As peace requires everyone’s participation, the citizens of Western Lakes State and their international partners including NGOs have stepped in and tried to help bring together the community leaderships from the warring communities to dialogue and resolve their differences peacefully and avert the loss of lives.
In early 2015, I was hired as Grant Specialist under USAID funded AECOM’s South Sudan Program on Transition and Conflict Mitigation known as Viable Support to Transition and Stability (VISTAS) and posted to Rumbek. As peace and reconciliation had been one of my interests since 2009 after an outbreak of violence at Barpakeny between Duorcek and Duorbar and Hope and Resurrection Secondary School was closed for the rest of the year as a result, I was able to work with my team and develop a number of grants for peace dialogues in many communities across Rumbek. We were also able to develop grants for students’ debates designed to address communal violence and encouraged peace and stability in the communities.
Over the past years, many male high school students dropped out of school and joined Gelweng (armed youth) in the event that their brothers or relatives in the cattle camps were killed in cycles of revenge killings and the ended up being killed themselves or killed others.
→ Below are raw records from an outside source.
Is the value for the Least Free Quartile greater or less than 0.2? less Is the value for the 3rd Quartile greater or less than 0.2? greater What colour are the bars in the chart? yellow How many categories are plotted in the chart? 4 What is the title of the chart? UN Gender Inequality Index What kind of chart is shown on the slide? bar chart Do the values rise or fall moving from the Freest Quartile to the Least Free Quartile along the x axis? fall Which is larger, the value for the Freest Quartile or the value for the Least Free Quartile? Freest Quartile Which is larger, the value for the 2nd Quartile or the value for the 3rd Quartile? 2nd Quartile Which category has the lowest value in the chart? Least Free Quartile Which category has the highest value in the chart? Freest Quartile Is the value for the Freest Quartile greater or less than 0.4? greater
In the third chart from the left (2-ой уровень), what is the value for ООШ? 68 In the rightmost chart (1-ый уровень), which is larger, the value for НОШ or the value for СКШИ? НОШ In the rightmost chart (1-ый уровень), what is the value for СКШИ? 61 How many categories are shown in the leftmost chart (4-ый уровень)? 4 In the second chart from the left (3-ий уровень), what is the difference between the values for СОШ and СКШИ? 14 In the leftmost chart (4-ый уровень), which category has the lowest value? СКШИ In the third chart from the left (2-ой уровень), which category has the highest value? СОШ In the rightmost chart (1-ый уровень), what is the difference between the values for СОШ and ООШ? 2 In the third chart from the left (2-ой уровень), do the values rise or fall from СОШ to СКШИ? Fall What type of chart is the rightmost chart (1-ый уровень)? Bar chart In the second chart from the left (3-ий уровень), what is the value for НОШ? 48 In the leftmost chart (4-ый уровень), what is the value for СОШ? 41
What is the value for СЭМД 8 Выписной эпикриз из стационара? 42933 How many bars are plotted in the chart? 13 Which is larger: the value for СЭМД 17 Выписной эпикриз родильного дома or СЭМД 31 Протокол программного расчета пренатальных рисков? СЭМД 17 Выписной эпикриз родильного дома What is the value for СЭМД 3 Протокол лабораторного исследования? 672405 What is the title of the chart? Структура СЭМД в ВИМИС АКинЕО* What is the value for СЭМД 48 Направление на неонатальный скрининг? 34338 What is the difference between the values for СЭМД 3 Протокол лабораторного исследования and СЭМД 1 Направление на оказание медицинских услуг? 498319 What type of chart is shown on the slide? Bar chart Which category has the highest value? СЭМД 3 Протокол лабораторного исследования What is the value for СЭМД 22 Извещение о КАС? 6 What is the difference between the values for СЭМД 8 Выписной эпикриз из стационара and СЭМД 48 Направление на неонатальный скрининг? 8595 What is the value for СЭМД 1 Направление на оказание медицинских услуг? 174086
So, it was also our interest to enlighten the male students to stay in schools and refrain from taking part in sectional violence that had claimed many innocent lives. We supported a number of local schools including Hope and Resurrection and Loreto Girls Secondary Schools. Peace clubs were formed to work for peace amongst the students through campaign for peace under the theme, “I break the silence, Stop Violence in Our Communities” written on the front and back of the t-shirts. This means that students, females in particular, were never considered part of peace process in their community. They were never involved or even asked to be part of it however recently they have decided to speak up about peace in schools and in their communities.
These students’ debates which included drama, poetry and spoken words were usually broadcasted over the radio so that wider community in Rumbek who did not have a chance to participate in the events during the day could listen and call in for comments.
Over a year and a half of protracted peace dialogues in Rumbek, many communities were able to reconcile after years of deadly conflicts. The enemies now share one cattle camp, intermarry, and move freely with no fear of attack from his former enemies. The conflicts in Rumbek were widespread and pitted payam against payam (Second lowest administrative division, below county) and the people of the same blood.
The people of South Sudan need to be supported in their attempt to reconcile. There is high distrust among the people and these misgivings always result in intra/inter communal or tribal violence. After my experience in Rumbek and in Juba, I believe that peace requires everyone’s participation. South Sudanese and their friends from inside and outside the country must work together for peace and stability. South Sudan will not be a country without local or international intervention. Intra/inter communal or tribal hatred, generated by years of conflict and power struggle, is high among South Sudanese. And this is always a recipe for a bitter conflict and armed violence which most of the time claim many lives and create volatility.